Parents should clean the infant’s gums with a soft infant toothbrush and water after feedings even before the teeth erupt. Parents should begin cleaning the infant's teeth as soon as the first tooth erupts. A brush that is easy for the parent to hold and small enough to fit in the infant’s mouth is recommended.[1][2] To ensure that brushing is safe and effective, the infant should be seated in the parent’s lap, with both parent and infant facing the same direction. The parent should try to clean all tooth surfaces, “lifting the lip” to brush at the gum line and then behind the teeth.

  • For infants and children under age 3, beginning as soon as the first tooth erupts, parents should brush the infant's or child's teeth twice daily using a soft toothbrush that is an appropriate size for the infant's or child's age.

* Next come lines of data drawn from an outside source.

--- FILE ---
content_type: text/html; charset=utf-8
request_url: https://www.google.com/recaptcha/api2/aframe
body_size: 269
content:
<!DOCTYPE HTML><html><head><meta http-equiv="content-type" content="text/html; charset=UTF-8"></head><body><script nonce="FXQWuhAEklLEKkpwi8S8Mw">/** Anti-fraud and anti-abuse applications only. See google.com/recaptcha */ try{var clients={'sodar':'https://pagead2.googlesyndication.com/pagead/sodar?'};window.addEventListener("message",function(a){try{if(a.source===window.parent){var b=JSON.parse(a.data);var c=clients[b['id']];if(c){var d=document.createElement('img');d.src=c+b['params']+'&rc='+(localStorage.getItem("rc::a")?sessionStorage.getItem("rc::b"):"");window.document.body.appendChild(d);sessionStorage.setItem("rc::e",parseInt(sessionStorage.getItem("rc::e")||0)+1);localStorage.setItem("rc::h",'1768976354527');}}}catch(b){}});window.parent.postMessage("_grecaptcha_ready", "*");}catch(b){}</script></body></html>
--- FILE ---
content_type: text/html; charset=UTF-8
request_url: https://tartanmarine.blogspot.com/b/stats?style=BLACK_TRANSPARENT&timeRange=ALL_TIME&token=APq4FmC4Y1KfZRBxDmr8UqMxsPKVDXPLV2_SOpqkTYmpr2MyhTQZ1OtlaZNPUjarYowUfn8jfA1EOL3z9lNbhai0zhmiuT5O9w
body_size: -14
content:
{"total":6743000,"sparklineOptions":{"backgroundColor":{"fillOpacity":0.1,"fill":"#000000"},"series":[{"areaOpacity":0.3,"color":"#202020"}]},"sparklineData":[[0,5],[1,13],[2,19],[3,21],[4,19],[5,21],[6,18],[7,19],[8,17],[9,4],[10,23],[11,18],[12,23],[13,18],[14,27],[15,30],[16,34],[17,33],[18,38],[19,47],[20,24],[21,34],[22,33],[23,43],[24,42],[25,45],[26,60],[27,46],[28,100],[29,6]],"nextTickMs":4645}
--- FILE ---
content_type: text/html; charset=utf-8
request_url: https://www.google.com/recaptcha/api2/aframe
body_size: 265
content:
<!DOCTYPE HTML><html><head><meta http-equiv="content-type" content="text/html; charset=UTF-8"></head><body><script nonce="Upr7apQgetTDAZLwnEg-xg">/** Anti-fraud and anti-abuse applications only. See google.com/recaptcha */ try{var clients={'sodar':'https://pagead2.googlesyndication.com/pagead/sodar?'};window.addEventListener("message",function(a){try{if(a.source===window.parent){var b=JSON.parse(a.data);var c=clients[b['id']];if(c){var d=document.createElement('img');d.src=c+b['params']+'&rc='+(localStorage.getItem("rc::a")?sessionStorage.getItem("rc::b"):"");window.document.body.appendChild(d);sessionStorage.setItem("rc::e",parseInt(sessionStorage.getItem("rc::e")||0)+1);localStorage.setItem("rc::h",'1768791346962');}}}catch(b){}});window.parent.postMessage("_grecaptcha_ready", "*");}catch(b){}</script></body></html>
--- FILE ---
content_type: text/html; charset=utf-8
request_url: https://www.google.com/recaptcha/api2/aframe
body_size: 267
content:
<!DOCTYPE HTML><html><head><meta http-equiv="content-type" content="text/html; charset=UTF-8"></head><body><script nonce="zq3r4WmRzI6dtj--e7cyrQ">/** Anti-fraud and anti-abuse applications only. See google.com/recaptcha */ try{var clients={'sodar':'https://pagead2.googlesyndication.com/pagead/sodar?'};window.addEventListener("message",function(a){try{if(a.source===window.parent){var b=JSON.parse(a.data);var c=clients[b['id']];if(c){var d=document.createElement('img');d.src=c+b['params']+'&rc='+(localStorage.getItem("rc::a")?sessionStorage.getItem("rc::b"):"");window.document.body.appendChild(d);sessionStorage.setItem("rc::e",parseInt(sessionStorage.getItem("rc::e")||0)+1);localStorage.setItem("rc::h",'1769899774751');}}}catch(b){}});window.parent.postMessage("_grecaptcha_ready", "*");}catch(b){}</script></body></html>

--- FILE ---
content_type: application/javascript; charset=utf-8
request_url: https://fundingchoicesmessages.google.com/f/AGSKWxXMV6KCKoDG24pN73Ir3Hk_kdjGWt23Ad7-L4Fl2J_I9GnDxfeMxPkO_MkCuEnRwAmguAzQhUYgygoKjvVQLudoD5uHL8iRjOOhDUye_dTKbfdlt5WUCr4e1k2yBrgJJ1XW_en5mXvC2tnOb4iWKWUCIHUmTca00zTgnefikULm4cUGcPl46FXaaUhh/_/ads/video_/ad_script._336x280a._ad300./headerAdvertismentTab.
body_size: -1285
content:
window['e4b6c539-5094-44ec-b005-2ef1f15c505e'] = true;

Parents should dispense a "smear" of fluoridated toothpaste on the bristles of the toothbrush.

  • For children ages 3 through 6, parents should brush the child's teeth or supervise brushing twice daily using a soft toothbrush that is an appropriate size for the child's age. Parents should dispense a "pea-size amount" of fluoridated toothpaste on the bristles of the toothbrush.

Young children will want to hold the toothbrush and participate in toothbrushing. An appropriate-size toothbrush with a wide handle may be given to the child to use. However, because effective plaque removal requires good fine motor control, young children cannot clean their teeth without parental help. After children acquire fine motor skills (e.g., the ability to tie their shoelaces), typically by age 7 or 8, they can clean their teeth effectively but should be supervised by a parent or another caregiver.[3]